Extracted records
%%
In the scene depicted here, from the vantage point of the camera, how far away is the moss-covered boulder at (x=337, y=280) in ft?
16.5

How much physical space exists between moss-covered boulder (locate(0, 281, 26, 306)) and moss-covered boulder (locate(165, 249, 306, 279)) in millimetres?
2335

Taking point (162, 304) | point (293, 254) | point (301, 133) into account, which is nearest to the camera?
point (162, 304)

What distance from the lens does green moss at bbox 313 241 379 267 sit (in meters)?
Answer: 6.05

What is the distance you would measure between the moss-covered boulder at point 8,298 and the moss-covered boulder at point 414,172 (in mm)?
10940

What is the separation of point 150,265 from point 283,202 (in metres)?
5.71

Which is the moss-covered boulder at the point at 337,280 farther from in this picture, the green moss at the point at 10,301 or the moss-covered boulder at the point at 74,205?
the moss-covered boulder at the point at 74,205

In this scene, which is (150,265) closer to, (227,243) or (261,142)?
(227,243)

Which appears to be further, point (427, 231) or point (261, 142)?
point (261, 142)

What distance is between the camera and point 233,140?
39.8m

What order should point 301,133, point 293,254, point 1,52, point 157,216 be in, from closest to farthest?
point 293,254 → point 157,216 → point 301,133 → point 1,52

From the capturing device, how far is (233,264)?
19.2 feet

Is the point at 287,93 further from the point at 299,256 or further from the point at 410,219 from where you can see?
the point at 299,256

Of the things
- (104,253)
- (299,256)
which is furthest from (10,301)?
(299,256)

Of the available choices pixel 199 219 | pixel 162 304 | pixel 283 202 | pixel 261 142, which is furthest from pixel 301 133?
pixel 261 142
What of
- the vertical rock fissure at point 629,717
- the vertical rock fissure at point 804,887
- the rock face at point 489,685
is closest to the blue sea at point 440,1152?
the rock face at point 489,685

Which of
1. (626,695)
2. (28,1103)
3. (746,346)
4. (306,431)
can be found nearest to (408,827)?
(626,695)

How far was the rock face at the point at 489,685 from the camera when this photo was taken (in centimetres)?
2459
%%
%%
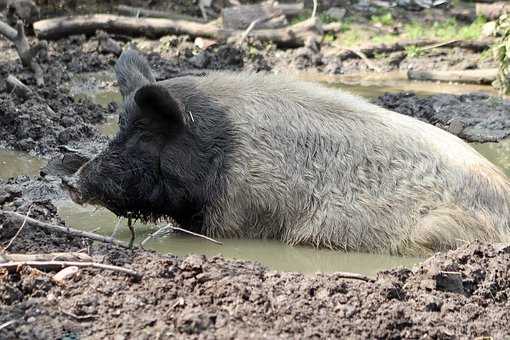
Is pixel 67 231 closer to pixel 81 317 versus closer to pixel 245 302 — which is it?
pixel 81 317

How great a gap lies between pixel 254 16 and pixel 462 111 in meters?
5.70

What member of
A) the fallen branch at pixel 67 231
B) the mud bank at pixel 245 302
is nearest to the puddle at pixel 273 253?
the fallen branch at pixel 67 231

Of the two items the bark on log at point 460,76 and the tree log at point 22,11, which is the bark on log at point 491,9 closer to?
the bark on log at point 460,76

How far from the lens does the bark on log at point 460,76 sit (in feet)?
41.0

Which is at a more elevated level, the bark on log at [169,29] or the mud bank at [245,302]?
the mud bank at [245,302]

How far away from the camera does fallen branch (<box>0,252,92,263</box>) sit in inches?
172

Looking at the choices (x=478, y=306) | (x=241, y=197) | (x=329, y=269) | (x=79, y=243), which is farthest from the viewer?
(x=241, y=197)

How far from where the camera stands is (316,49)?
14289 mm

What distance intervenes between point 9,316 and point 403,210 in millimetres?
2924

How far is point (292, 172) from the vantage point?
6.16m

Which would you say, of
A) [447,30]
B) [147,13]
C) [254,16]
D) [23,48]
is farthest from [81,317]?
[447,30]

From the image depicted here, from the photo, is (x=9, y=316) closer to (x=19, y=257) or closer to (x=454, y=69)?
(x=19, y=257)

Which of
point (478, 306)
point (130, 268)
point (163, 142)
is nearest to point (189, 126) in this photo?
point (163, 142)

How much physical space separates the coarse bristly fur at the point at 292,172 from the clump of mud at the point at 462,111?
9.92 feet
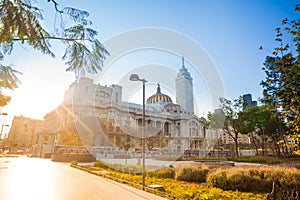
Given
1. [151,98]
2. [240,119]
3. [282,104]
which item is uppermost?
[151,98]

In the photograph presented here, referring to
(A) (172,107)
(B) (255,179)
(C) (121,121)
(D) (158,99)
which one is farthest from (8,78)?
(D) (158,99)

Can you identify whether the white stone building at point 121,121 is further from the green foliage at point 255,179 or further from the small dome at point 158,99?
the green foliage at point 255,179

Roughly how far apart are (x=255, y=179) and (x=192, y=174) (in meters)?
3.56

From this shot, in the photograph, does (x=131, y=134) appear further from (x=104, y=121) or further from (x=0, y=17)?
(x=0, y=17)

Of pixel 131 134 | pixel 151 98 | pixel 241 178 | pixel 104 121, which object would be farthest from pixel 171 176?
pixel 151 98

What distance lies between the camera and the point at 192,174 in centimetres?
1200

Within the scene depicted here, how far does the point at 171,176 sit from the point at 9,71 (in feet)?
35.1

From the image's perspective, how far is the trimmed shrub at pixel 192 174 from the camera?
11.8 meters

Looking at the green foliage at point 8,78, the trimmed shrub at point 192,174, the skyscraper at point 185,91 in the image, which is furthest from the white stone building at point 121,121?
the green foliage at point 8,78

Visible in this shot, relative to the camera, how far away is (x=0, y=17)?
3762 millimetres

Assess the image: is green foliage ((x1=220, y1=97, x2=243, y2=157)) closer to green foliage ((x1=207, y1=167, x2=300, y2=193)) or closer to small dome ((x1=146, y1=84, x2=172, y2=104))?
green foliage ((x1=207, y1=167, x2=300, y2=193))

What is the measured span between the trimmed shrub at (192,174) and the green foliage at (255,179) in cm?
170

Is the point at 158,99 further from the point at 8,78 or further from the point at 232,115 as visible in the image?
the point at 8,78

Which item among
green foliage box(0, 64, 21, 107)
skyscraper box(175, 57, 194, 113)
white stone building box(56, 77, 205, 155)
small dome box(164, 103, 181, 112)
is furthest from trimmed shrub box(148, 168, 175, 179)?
%%
• Stated goal: Reproduce the records verbatim, from the line containing "In the scene depicted here, from" down to the line containing "Answer: 6.05", with both of those lines included.

• The solution:
In the scene depicted here, from the vantage point of the camera, how far away is the moss-covered boulder at (x=337, y=280) in ft?
16.5

How much physical space exists between moss-covered boulder (locate(0, 281, 26, 306)) and moss-covered boulder (locate(165, 249, 306, 279)) in millimetres?
2335

Taking point (162, 304) | point (293, 254) | point (301, 133) into account, which is nearest to the camera?
point (162, 304)

What distance from the lens does green moss at bbox 313 241 379 267 sit (in meters)?
Answer: 6.05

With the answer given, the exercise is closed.